-- Start of Entries supplied --

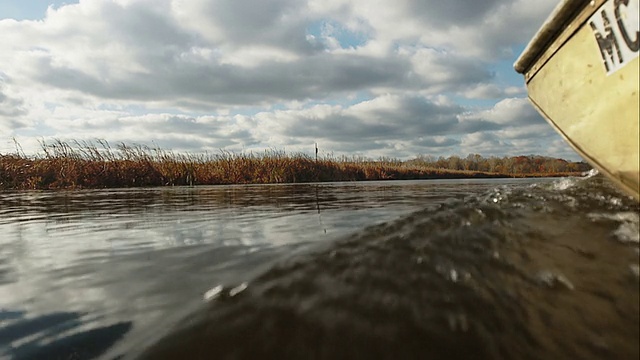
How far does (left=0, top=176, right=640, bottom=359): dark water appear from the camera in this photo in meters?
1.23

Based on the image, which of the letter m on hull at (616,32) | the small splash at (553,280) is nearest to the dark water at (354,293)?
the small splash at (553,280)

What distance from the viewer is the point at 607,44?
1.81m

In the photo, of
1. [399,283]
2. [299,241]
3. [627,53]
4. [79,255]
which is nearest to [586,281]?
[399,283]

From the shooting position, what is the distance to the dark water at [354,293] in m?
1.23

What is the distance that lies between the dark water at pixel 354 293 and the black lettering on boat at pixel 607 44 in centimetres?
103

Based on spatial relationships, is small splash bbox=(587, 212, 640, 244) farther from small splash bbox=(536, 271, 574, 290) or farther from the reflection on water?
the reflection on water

-- End of Entries supplied --
-- Start of Entries supplied --

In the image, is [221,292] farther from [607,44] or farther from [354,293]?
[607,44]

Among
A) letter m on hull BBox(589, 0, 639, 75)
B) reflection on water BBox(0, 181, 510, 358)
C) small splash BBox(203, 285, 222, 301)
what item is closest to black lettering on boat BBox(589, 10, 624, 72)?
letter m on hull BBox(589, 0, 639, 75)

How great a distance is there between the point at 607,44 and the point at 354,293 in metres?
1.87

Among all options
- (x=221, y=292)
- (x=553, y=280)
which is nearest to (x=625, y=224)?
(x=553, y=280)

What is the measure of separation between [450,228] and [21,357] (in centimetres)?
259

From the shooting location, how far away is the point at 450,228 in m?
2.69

-- End of Entries supplied --
-- Start of Entries supplied --

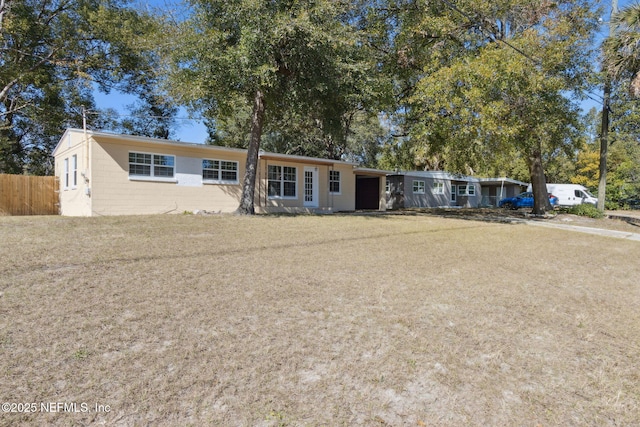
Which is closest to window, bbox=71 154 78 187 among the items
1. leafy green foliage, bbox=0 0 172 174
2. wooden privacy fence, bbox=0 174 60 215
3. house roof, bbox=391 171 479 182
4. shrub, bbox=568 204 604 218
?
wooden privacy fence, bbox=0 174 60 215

-- End of Entries supplied --

> [Work instructions] Locate each line in the material above that contains the string "wooden", and copy every such line. Treat case as significant, so only matches with identical capitalization count.

> [Full answer]
2. wooden privacy fence, bbox=0 174 60 215
wooden privacy fence, bbox=0 174 60 215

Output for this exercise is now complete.